------ Data to process
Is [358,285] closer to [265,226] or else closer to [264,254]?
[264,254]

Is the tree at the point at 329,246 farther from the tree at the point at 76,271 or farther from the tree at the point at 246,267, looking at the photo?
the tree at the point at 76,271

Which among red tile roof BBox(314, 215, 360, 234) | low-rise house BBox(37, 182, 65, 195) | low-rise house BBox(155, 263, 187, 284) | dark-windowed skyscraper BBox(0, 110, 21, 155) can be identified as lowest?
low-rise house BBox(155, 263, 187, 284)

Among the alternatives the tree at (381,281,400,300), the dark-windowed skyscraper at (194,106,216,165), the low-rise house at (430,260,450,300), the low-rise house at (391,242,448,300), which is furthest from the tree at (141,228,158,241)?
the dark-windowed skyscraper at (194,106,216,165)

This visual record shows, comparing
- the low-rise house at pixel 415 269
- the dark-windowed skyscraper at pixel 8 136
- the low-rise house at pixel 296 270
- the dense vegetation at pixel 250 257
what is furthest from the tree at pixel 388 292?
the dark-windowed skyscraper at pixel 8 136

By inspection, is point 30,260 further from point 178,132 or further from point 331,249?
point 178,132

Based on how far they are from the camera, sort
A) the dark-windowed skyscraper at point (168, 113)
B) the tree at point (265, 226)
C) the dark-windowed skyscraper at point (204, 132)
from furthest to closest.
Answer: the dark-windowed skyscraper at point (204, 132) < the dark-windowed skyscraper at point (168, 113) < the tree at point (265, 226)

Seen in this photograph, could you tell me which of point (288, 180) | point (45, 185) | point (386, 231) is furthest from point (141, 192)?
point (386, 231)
------------
------ Data to process
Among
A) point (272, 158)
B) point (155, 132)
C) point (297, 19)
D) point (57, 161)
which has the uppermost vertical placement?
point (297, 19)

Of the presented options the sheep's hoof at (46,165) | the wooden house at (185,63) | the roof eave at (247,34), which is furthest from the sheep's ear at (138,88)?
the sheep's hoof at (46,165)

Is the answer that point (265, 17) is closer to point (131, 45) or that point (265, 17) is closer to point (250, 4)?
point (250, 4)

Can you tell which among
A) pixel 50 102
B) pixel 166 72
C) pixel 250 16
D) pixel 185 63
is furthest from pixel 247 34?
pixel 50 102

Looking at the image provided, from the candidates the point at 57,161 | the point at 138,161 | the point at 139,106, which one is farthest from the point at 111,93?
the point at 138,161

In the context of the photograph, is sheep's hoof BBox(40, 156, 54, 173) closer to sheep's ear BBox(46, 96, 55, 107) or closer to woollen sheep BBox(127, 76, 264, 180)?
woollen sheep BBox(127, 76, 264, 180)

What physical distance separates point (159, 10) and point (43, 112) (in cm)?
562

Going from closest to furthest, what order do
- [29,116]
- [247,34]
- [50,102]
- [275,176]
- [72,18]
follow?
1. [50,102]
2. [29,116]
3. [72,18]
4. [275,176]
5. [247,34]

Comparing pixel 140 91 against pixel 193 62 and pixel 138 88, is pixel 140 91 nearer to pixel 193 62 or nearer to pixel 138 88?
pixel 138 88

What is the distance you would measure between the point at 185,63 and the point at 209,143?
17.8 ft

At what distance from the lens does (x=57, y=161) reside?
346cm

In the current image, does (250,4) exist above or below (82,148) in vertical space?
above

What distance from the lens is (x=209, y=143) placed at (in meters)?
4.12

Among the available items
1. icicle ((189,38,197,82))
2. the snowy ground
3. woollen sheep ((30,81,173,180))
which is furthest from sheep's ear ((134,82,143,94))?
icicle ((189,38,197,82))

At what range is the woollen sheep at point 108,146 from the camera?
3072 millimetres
------------
------ Data to process
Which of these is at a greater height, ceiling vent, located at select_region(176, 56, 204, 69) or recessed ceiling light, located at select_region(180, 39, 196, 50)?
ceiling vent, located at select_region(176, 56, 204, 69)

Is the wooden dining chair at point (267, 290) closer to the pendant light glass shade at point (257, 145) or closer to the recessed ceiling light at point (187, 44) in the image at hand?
------------
[Exercise description]:
Return each line of the items above that contains the word "closest". Case counts.

[Complete answer]:
from furthest to closest.
Going from closest to furthest, what order do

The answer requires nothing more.